Unclaimed deposits at financial institutions: Nirmala Sitharaman, the finance minister, has urged all financial authorities to launch a specific campaign to address the growing problem of unclaimed deposits, shares, dividends, mutual funds, and insurance policies. The objective of the government is to identify the nominees and award them the advantages of these unclaimed financial assets. It was resolved during the Financial Stability and Development Council meeting that a campaign would be started to notify nominees of information that is available about them but that they are ignorant of within a given timeframe.

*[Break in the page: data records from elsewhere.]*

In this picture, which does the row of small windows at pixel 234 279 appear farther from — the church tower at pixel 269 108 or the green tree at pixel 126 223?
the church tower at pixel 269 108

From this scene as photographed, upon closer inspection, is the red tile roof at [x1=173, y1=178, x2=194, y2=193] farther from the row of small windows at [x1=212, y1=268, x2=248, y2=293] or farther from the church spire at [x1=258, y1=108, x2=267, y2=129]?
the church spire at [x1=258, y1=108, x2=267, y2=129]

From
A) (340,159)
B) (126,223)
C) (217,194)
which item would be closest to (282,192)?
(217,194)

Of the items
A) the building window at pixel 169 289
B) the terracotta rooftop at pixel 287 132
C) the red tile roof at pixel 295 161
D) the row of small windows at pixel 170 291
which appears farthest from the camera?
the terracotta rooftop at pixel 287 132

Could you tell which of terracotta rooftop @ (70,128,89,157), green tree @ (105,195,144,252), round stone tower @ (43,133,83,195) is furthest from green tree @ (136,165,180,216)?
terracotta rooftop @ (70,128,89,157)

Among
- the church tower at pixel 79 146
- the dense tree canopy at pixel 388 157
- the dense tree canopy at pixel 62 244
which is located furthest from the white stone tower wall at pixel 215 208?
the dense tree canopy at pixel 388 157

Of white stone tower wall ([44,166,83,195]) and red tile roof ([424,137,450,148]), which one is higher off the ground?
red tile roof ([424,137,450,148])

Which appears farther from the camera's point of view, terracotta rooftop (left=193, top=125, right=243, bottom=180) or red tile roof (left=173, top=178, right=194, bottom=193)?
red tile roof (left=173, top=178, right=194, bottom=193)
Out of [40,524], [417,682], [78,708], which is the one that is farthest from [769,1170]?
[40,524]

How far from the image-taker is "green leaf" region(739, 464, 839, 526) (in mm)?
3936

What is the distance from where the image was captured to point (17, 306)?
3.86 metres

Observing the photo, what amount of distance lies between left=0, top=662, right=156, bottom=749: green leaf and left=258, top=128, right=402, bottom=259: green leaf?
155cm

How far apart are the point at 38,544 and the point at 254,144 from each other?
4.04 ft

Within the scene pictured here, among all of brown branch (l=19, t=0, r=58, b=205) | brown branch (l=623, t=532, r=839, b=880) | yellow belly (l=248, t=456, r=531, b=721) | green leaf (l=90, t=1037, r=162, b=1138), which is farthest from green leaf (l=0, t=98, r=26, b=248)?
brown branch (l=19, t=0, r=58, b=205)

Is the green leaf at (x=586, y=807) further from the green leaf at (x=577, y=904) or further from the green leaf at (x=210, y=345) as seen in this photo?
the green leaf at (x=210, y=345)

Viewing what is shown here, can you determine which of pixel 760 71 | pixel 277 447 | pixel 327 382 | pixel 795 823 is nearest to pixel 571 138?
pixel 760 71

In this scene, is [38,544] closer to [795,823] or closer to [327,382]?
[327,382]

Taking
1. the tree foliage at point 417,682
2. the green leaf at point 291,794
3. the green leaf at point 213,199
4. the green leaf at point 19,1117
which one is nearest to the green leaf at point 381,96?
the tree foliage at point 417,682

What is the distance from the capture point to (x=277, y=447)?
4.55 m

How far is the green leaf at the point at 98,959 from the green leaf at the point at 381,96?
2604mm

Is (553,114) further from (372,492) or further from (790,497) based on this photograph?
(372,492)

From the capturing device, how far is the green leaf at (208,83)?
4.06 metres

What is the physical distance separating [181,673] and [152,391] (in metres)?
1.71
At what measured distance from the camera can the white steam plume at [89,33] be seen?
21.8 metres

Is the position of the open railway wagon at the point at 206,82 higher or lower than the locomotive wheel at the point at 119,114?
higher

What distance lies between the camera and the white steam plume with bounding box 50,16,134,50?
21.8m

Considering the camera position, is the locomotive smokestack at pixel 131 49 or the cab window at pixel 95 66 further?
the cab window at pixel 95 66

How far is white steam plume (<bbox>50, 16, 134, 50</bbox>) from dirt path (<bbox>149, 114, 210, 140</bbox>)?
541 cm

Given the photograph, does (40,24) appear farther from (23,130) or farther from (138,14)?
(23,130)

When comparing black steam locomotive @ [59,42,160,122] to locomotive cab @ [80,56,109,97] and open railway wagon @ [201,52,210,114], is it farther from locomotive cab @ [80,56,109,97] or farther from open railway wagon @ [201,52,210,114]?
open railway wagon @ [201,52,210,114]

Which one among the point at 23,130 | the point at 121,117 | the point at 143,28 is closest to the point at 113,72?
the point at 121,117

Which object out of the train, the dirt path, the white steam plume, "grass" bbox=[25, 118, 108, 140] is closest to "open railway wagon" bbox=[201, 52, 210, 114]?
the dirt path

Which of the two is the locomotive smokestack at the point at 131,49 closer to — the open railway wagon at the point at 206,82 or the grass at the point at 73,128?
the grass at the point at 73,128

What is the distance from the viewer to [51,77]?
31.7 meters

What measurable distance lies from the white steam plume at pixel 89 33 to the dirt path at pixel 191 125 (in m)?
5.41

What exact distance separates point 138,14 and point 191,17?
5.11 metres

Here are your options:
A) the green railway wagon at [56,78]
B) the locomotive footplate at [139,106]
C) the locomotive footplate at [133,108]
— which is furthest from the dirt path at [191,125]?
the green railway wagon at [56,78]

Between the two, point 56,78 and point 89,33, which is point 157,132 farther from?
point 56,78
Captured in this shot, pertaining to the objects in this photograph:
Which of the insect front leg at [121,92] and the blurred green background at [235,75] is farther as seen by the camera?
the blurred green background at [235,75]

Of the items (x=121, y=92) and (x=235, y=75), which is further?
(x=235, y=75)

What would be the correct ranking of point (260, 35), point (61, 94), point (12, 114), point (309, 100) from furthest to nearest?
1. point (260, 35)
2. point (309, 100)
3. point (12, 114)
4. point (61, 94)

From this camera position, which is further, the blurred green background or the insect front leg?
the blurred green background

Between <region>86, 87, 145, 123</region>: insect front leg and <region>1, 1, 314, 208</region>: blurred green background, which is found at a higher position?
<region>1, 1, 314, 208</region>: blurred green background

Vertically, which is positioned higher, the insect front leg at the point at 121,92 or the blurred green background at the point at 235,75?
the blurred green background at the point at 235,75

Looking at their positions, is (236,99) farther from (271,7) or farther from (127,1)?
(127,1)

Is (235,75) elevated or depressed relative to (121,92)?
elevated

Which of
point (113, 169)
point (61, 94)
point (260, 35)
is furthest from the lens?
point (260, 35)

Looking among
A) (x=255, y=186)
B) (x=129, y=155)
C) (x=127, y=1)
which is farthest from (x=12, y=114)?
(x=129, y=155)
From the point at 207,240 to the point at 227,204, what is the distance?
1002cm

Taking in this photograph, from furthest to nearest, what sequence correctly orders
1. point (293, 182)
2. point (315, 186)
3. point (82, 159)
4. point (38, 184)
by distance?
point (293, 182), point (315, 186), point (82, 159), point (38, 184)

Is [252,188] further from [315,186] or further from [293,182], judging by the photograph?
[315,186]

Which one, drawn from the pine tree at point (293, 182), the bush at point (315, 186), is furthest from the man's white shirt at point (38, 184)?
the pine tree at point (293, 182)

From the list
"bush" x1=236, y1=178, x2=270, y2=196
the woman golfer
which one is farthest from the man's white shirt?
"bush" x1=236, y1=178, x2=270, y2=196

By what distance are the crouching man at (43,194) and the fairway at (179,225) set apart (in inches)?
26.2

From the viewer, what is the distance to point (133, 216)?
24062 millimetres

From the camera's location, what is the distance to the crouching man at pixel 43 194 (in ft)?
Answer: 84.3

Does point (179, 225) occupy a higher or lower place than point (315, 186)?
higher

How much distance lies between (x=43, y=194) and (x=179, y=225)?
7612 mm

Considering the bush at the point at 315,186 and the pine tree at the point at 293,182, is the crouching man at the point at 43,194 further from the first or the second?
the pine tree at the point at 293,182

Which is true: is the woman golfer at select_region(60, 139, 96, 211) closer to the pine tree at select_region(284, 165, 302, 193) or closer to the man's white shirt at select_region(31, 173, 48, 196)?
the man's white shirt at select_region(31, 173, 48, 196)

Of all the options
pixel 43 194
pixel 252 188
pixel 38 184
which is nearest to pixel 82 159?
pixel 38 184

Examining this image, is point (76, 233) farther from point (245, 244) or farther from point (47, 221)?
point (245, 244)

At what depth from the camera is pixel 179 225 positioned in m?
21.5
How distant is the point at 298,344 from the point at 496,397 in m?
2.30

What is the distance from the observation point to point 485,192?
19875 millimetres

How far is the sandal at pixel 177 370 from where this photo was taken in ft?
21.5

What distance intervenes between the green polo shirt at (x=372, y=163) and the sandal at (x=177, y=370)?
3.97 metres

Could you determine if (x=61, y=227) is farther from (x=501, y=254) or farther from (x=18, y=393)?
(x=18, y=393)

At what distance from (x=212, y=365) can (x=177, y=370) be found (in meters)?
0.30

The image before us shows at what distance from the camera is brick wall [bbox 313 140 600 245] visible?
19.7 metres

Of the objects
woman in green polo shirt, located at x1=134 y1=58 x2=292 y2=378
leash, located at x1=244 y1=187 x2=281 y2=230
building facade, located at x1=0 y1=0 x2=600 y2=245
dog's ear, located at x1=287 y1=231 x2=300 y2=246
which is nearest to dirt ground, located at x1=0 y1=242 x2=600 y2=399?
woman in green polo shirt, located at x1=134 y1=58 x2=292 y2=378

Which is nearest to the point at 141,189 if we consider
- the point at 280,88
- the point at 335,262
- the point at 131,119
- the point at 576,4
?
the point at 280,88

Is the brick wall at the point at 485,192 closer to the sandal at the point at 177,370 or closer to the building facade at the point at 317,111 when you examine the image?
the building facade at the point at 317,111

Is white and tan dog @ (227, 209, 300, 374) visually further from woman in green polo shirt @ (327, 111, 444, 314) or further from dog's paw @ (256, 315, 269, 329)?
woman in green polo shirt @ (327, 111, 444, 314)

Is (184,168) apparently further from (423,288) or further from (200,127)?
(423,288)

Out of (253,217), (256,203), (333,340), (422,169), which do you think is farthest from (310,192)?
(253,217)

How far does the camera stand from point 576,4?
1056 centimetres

According to the Reserve Bank of India’s (RBI) annual report, unclaimed deposits in banks increased to a startling Rs. 48,262 crore as of the 2021–22 fiscal year, from Rs. 39,264 crore in the preceding year. The biggest amounts of unclaimed deposits are held by banks in Tamil Nadu, Punjab, Gujarat, Maharashtra, Bengal, Karnataka, Bihar, Telangana, and Andhra Pradesh, according to the RBI.
With a total of Rs. 22,043 crore placed in life insurance firms through March 31, 2021, with no claimant, this issue has also harmed insurance businesses. As of the same day, non-life insurance businesses had deposits totaling Rs. 1,241.81 crore that had no claimants. The largest insurance provider in the nation, LIC, alone has unclaimed deposits totaling Rs. 21,538.93 crore and interest of Rs. 2911.08 crore.
According to information obtained from SEBI, mutual funds had deposits of Rs. 1590 crore that had not been claimed as of March 31, 2021. This comprises unclaimed dividends of Rs. 918.79 crore and redemptions of Rs. 671.88 crore. With an estimated 117 crore shares transferred to the Investor Education and Protection Fund (IEPF), valued at almost Rs. 50,000 crore, and a dividend of Rs. 5700 crore included on these shares, the number of unclaimed shares is equally startling.